Publié le 15/09/2014 par Serge Meurant / Catégorie: Critique

Le Tribunal pénal international pour l’ex-Yougoslavie a été créé en 1993. En hiver 2010, Sarah Vanagt assiste au procès de Radovan Karadzic, leader des Serbes de Bosnie, entre 1992 et 1996 qui a choisi d’assurer sa propre défense. Le film puise sa matière dans les témoignages des victimes et l’analyse des experts, dans la multitude des documents (photographies aériennes et images vidéo) issus du procès de Radovan Karadzic.

Elevage de poussière de Sarah Vanagt

La réalisatrice interroge les images et pose la question de leur valeur en tant que témoignages objectifs d’un conflit.
Sa démarche est celle du film d’artiste. Elle intervient à vif tant sur les images du procès que sur sa documentation, par ce qu’elle appelle la technique du frottage au crayon noir ou à la craie blanche. « Le mouvement de ma main, écrit-elle, et les empreintes révélées par le crayon sur du papier, nous dévoilent un paysage de détails qui nous entraîne dans une exploration interrogeant les faits, les preuves matérielles de ces faits et les images qui les représentent. » Il souligne, cerne et certifie en quelque sorte l’authenticité de celles-ci. Le frottage des photographies sur toute la surface des lieux où ont été commis les massacres met en relief les bouleversements des sols, les cicatrices, comme le ferait la gravure. Il révèle en ses aspérités, en ses nœuds, un paysage de mort et retrace le dernier voyage des victimes. L’œuvre qui en ressort confère humanité et émotion à ce réquisitoire glacial et terrifiant.

- CONSIGNES:
1. Selon la critique du film, pourquoi la réalisatrice recourt-elle au frottage ? Répondez en une à trois phrases.
2. D'après la critique du film, en quelle année le Tribunal pénal international pour l'ex-Yougoslavie a-t-il été créé ?
3. Poursuivez la critique du film sur le procès de Radovan Karadzic en reprenant après sa dernière phrase.
Ces enregistrements proviennent d'une autre source.

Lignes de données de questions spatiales
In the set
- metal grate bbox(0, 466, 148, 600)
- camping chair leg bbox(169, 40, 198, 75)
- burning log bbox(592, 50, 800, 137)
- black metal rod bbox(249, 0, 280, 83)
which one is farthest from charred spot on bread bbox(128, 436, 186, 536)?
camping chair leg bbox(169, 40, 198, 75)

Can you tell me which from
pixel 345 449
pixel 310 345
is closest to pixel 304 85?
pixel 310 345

* * *

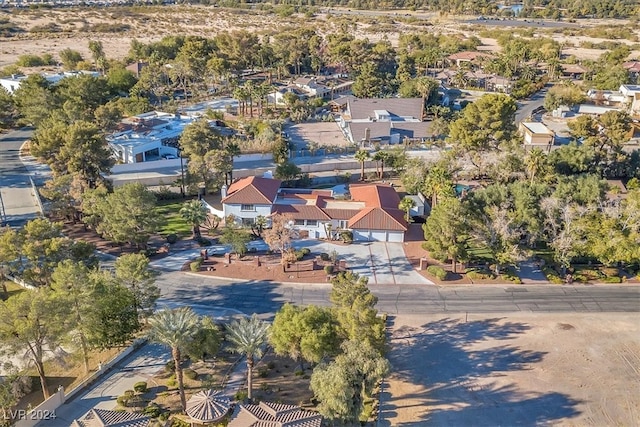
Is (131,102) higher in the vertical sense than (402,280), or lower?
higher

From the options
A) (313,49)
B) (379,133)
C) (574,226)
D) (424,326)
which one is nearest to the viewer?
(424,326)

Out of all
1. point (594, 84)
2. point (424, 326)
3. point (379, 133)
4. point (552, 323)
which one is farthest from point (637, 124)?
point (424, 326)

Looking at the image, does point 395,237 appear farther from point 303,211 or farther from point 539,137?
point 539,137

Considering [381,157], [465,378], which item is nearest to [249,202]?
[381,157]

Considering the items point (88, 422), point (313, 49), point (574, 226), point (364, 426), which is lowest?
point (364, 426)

- RÉSULTATS DE L'EXERCICE:
1. Pour elle, le mouvement de sa main et les empreintes que révèle le crayon sur le papier dévoilent un paysage de détails. Ce paysage entraîne une exploration qui interroge les faits, leurs preuves matérielles et les images qui les représentent.

2. En 1993.

3.
Harun Farocki, dans son film Images du monde et inscriptions de la guerre, constate que depuis que les autorités prennent des photographies, plus rien ne se fait sans qu’on en conserve des images. «Même de son propre crime», ajoute-t-il.

Les photographies aériennes des fosses communes qui témoignent des massacres commis par les Serbes en Bosnie Herzégovine sont au centre du procès. L’analyse fouillée qu’en livrent les experts est sans cesse contestée par Karadzic dont la froide agressivité n’a d’égal que le mépris affiché pour les témoins. On assiste à une partie d’échec où ce stratège de la haine ethnique parvient souvent à être pat. Il joue avec succès du caractère indécidable des images, selon l’expression de la philosophe Marie-José Montzain. Il en récuse violemment la valeur et les fondements. La parole des témoins nous est livrée dans le brouillage d’une voix off, comme s’ils étaient exclus du procès qui doit leur rendre justice.

Scène particulièrement odieuse lorsque Karadzic, impassible, se fait accusateur : « Je suis navré, témoin, de vous dire que votre récit est identique aux récits d’autres soi-disant rescapés. L’exécution n’a pas eu lieu là-bas. J’affirme qu’il y a un centre en Bosnie- Herzégovine qui prépare les témoins. On entend toujours les mêmes histoires. On vous a appris à décrire les événements. Vous avez été formés par les mêmes que ceux qui ont formé les autres témoins. Vous avez tout inventé !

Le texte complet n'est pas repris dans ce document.